Completed in the mid-1930s, the building was a functioning tea-processing centre for several decades before it fell into disuse. Many of the original features, such as wooden panelling and tea-drying equipment are still in evidence. The guestrooms, for example, used to be drying lofts for premium tea.

Outside in the hotel grounds is an old, reconditioned railway carriage which can seat around a dozen diners for five-course meals.

What can you do there?

Restored and converted in 1992 by Aitken Spence Hotels, the Tea Factory has revived tea planting and processing on a minor scale. Your group can rise early and join Tamil tea-pickers in the morning mist to pluck your own tea leaves and then have it processed in the hotel’s fully functional miniature factory.

After the tea-picking activity, your meeting can continue in the hotel’s modest conference facilities. Once the day’s business is closed, your group can enjoy traditional Ayurvedic massage treatments or relax in the hotel bar, which once served as the old tea-packing room. There are also golfing, trekking and horse riding options. 

  

HONG KONG

Flagstaff House Museum of Tea Ware and Lock Cha Tea Shop

www.discoverhongkong.com

Email: info@discoverhongkong.com

Around 45 minutes’ coach ride from the airport, the Flagstaff House Museum of Tea Ware and Lock Cha Tea Shop in Hong Kong Park is a quiet escape in the city, where you can appreciate the art of drinking tea.

Why is it special?

Flagstaff House is the oldest colonial-style building remaining in Hong Kong. Built in the 1840s, it originally served as the office and residence of the Commander of the British Forces in Hong Kong. It was converted to the Museum of Tea Ware in 1984. Alongside its exhibitions, the museum holds regular demonstrations, tea gatherings and lecture programmes to promote ceramic art and Chinese tea-drinking culture. 

What can you do there?

The museum specialises in the collection, study and display of teaware, including many examples of the Yixing teapot, from China’s Jiangsu Province. A new gallery contains a collection of ceramics and Chinese seals as well.

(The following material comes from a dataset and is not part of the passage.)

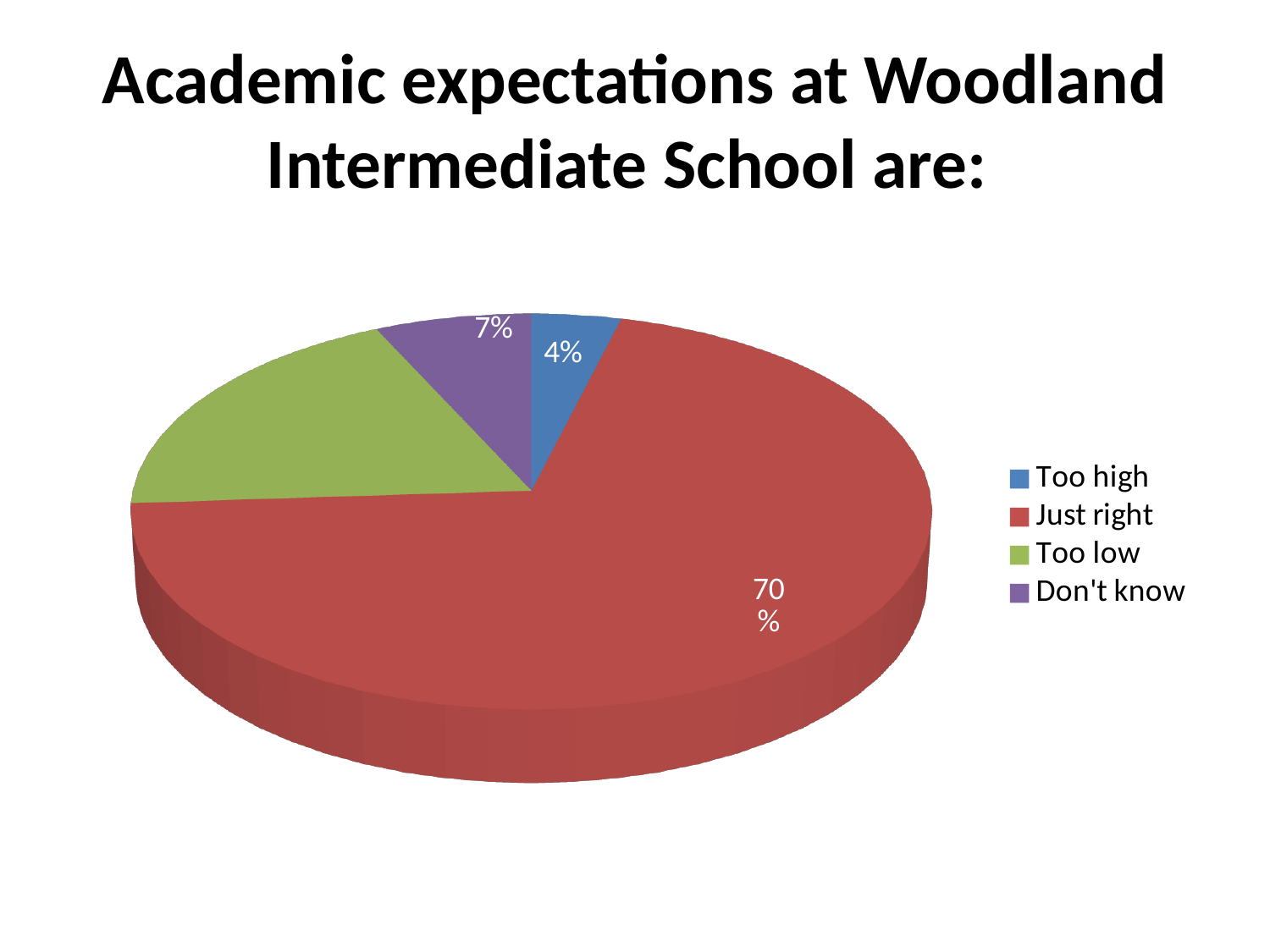
What is the difference in percentage points between "Don't know" and "Too high"? 3 Which slice is larger, "Just right" or "Too low"? Just right What kind of chart is shown on the slide? Pie chart What percentage of respondents said academic expectations are "Too high"? 4% How many response categories are shown in the pie chart? 4 What is the difference in percentage points between "Just right" and "Too high"? 66 What colour is the "Just right" slice? Red What percentage of respondents said academic expectations are "Just right"? 70% Which slice is larger, "Too low" or "Don't know"? Too low Which response has the largest share of the pie? Just right What percentage of respondents answered "Don't know"? 7% Which response has the smallest share of the pie? Too high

After visiting the museum, your group can move to the tea shop next door to join the tea appreciation class. The class is conducted by Mr Ip, who has a Fine Arts degree and a fascination for Chinese culture that extends beyond art. He founded a teahouse 10 years ago and named it Lock Cha, which translates as “pleasure of, or love for tea” and he helped put together a collection of rare teapots which became the core display at the Flagstaff House Museum of Tea Ware. Through this class, Mr Ip will introduce you to the many varieties of tea, its proper preparation and tea-drinking etiquette. He’ll tell you not only about tea, but also the intricate rituals involved in drinking it.

QINGDAO, CHINA

Tsingtao beer museum

www.tsingtao.com.cn

Email: info@tsingtao.com.cn

The best way to experience Qingdaoers’ lives is to understand the symbol of Qingdao, Tsingtao beer, and visiting the brewery museum can definitely help. Located at the southern tip of the Shandong Peninsula in China, Qingdao attracts many tourists due to its seaside setting and excellent weather. Parks, beaches, sculpture and some unique architecture line the shore. Qingdao Liuting International Airport is 36 kilometres from the city centre. At present, 13 domestic and overseas airlines operate 56 routes, of which ten are international and regional.

Why is it special?

Qingdao is perhaps most famously known for the Tsingtao Brewery, which was founded in 1903 by German colonialists. Tsingtao is now the number-one branded consumer product exported from China and the brewery is definitely the place to taste the best Tsingtao beer in the world.

What can you do there?

The 6,000 sqm of the museum are divided into three sections covering the history, culture and production method of China’s most famous beer. The most original part of the museum is the room specially designed for visitors to experience the tipsy feeling after drinking a little too much of the product. When you step inside the room you start losing your balance, just like when you are drunk. The tour ends with tasting the freshly made Tsingtao beer. As it’s freshly made without adding any preservatives, it can only be stored for one day and is not for sale.